The Washington Post article on the aftermath at OSU is dangerously close to the grim jest about “Muslims Fear Backlash From Tomorrow’s Terrorist Attack” headlines. People are legitimately concerned that the media, and government, could endanger their lives by withholding vital information about terror threats to keep the “Religion of Peace” narrative alive. If there really is an unfair perception problem, the media made it worse by overcompensating for it.
For instance, how many media outlets have reported the full text of the Facebook post Artan put up before launching his attack? Jake Tapper of CNN is one of the very few who did:
There’s an awful lot of coherent Islam in that post, complete with orthodox exhortations for Muslims to ignore prominent Muslims who disagree with al-Qaeda and ISIS’s formalistic theology. Artan seems to have done a lot of Koranic research for a young man who supposedly “self-radicalized” overnight. If the Washington Post’s team is doing a follow up, it might ask local Islamic clerics to show that their deity does not make jihad to protect other Muslims against the United States a personal obligation — fard ayn — for individual Muslims. [Rule 1 for these interviews; ask for the precise Koranic verses. Rule 2: If the Imam quotes 5:32, he’s hiding something.]
The media’s unwillingness to treat seriously the jihad problem is self-serving, cowardly and destructive — because it feeds the Muslim hardliners’ narrative that all of their problems are caused by others — hint, hint, it’s not the Jehovah’s Witnesses, see here — and the cure to their problems is to follow the pitiless dictates of Allah’s seventh-century rulebook.
While we’re searching for liberal accomplices in his radicalization, we should ask some hard questions about the culture of campus grievance.
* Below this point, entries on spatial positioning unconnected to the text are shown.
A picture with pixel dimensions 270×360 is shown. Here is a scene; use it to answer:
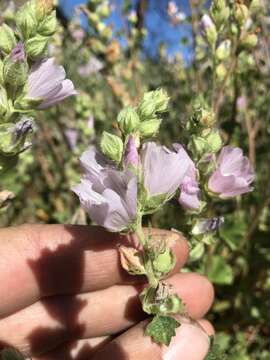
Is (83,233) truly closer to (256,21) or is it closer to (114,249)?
(114,249)

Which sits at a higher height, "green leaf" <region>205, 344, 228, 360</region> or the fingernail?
the fingernail

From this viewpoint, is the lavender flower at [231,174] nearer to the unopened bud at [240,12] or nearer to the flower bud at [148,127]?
the flower bud at [148,127]

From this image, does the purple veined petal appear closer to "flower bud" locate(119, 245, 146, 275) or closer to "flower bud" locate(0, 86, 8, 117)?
"flower bud" locate(119, 245, 146, 275)

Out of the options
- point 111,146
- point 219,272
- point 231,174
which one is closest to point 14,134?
point 111,146

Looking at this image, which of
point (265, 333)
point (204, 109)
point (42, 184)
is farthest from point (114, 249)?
point (42, 184)

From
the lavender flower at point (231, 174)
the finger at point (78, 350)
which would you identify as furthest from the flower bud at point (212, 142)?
the finger at point (78, 350)

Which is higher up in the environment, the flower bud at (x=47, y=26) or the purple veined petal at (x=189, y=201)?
the flower bud at (x=47, y=26)

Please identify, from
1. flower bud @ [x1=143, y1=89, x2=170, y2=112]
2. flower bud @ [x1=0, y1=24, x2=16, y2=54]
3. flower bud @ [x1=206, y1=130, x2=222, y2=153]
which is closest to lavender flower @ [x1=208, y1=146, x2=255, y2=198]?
flower bud @ [x1=206, y1=130, x2=222, y2=153]
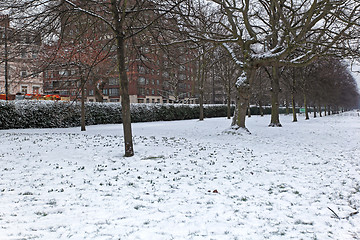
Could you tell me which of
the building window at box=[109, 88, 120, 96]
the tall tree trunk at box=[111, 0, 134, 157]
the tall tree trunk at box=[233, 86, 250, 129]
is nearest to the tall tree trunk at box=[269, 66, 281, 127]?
the tall tree trunk at box=[233, 86, 250, 129]

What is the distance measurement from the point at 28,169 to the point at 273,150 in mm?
7013

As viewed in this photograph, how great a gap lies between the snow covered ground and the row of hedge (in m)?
5.88

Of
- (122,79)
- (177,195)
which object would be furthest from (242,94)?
(177,195)

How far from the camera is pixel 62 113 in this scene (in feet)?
56.3

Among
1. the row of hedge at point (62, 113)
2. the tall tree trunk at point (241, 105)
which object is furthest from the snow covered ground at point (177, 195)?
the row of hedge at point (62, 113)

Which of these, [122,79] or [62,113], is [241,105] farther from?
[62,113]

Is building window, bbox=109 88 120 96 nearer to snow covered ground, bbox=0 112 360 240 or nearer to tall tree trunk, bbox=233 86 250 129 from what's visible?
tall tree trunk, bbox=233 86 250 129

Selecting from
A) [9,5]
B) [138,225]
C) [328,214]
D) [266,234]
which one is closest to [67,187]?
[138,225]

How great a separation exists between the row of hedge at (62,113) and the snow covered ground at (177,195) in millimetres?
5882

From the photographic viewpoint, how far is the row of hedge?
1514 cm

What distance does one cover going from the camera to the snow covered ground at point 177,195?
305 cm

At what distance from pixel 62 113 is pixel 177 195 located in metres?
15.2

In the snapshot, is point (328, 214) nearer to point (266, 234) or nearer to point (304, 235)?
point (304, 235)

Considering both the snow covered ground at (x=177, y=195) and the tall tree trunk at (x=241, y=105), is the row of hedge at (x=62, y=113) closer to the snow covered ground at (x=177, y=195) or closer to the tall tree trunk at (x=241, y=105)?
the snow covered ground at (x=177, y=195)
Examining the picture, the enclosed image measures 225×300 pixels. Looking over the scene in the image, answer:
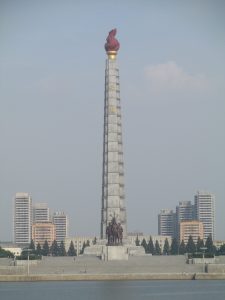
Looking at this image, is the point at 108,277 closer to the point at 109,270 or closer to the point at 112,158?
the point at 109,270

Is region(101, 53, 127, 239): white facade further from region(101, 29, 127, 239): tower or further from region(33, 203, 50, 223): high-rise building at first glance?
region(33, 203, 50, 223): high-rise building

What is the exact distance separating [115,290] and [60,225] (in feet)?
360

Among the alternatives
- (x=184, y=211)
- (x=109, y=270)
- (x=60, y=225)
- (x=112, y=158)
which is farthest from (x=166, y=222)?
(x=109, y=270)

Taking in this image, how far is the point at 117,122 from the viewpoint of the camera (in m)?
69.1

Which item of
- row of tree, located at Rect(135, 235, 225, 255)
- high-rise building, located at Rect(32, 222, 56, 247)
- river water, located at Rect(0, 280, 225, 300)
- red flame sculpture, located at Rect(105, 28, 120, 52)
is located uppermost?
red flame sculpture, located at Rect(105, 28, 120, 52)

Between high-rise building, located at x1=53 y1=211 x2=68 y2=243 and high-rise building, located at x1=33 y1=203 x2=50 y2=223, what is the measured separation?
1.67 m

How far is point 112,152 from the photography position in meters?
68.6

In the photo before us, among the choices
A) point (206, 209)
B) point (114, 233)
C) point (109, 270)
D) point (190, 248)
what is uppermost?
point (206, 209)

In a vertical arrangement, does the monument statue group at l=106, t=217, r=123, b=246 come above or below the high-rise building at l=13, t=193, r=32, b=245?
below

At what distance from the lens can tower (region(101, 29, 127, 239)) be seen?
6856cm

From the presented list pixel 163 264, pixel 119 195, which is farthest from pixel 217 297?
pixel 119 195

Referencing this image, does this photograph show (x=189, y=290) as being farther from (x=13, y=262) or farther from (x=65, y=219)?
(x=65, y=219)

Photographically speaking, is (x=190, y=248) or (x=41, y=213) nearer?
(x=190, y=248)

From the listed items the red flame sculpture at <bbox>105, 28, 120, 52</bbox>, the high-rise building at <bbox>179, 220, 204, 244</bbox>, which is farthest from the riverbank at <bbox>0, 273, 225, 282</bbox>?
the high-rise building at <bbox>179, 220, 204, 244</bbox>
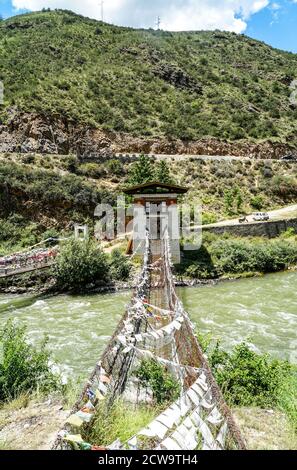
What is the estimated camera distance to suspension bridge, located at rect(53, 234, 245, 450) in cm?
305

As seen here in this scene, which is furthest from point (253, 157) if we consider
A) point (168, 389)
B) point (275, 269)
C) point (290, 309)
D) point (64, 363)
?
point (168, 389)

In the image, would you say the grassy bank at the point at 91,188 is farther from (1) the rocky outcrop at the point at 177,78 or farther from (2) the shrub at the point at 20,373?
(1) the rocky outcrop at the point at 177,78

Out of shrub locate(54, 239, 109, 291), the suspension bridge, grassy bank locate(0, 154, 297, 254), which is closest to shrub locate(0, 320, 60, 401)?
the suspension bridge

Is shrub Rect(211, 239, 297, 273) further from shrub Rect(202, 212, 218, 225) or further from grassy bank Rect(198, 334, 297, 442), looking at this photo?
grassy bank Rect(198, 334, 297, 442)

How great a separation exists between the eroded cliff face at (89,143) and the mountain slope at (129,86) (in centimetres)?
10

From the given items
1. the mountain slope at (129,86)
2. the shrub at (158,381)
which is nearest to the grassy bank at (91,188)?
the mountain slope at (129,86)

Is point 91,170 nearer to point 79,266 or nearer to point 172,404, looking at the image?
point 79,266

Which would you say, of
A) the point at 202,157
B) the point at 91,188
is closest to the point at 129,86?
the point at 202,157

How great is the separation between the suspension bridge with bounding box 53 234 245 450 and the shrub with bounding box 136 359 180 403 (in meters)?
0.08

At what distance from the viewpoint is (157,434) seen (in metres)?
3.07

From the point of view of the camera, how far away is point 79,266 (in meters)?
15.2

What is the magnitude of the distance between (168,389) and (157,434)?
1.76m
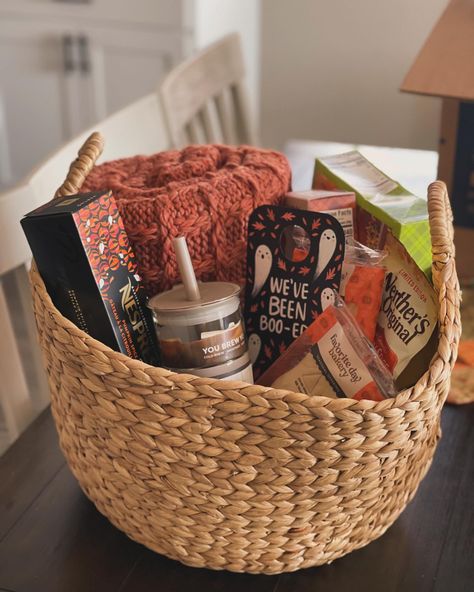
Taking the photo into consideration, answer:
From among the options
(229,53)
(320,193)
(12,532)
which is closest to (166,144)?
(229,53)

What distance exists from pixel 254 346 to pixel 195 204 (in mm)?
142

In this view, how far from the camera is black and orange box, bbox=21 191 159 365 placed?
0.59 meters

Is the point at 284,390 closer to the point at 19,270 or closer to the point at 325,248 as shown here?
the point at 325,248

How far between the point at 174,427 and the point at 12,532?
9.6 inches

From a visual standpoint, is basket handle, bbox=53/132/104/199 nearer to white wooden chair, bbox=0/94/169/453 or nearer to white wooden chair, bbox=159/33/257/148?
white wooden chair, bbox=0/94/169/453

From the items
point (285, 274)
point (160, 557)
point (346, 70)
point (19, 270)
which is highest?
point (285, 274)

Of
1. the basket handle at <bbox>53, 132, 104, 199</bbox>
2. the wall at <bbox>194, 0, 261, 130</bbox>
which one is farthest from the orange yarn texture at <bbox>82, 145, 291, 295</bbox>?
the wall at <bbox>194, 0, 261, 130</bbox>

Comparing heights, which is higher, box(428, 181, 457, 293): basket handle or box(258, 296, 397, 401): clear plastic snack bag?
box(428, 181, 457, 293): basket handle

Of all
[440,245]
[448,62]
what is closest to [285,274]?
[440,245]

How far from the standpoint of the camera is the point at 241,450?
546 mm

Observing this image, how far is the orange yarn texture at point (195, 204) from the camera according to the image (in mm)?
679

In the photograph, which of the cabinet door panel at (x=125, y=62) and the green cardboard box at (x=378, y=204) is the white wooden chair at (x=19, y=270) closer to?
the green cardboard box at (x=378, y=204)

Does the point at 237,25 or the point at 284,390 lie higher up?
the point at 284,390

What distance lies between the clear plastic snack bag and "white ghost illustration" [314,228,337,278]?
3cm
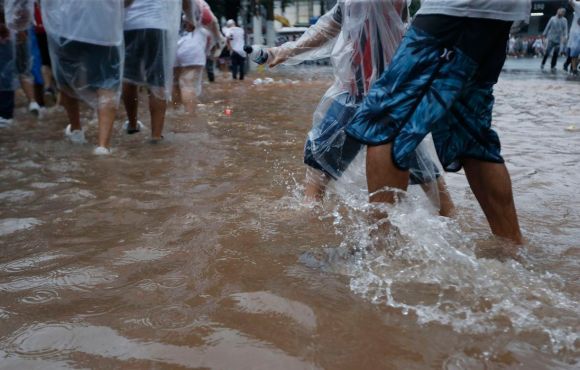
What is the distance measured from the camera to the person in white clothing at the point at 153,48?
404 cm

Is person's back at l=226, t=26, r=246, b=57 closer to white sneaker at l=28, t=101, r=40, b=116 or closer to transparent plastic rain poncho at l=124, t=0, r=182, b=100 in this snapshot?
white sneaker at l=28, t=101, r=40, b=116

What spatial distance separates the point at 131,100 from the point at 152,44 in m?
0.61

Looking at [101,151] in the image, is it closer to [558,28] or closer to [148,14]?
[148,14]

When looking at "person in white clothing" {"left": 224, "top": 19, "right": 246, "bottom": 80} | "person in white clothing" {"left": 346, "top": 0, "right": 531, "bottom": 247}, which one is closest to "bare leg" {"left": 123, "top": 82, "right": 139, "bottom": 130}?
"person in white clothing" {"left": 346, "top": 0, "right": 531, "bottom": 247}

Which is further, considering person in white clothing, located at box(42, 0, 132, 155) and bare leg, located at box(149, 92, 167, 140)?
bare leg, located at box(149, 92, 167, 140)

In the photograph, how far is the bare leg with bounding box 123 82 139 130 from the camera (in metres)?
4.39

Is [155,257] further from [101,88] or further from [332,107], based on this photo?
[101,88]

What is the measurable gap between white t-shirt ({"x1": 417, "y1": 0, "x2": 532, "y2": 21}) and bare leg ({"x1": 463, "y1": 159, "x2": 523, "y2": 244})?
539 millimetres

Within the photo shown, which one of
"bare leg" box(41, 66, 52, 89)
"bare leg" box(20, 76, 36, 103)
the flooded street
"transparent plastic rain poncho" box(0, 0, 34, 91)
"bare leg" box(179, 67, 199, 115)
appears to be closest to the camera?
the flooded street

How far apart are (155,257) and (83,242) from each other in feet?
1.21

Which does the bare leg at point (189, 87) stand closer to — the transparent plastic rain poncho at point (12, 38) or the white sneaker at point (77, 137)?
the transparent plastic rain poncho at point (12, 38)

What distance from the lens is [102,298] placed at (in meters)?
1.60

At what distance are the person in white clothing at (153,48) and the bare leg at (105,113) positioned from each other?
1.30 ft

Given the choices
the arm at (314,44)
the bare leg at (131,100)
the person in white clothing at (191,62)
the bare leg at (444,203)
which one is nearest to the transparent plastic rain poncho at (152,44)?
the bare leg at (131,100)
It turns out that Artan was taking a ridiculous class called “Crossing Identity Boundaries” that effectively required students to become angry social activists in order to score a passing grade.
As a post at Reason revealed on Thursday, Artan was working on an assignment to “find a dozen examples of microaggressions on social media and explain which identity groups were the victims” at the time of his death. It would have accounted for 15% of his grade.
Nourishing a young man’s sense of grievance, alienation, and persecution in this way makes him far more vulnerable to the siren song of ISIS, and other radical groups in the case of non-Muslims. So Abdul Razak Ali Artan didn’t “self-radicalize.” He was taking courses on how to be a good little radical from Ohio State University, the establishment media and American’s most famous example of vibrant Muslim diversity, Anwar al-Awlaki.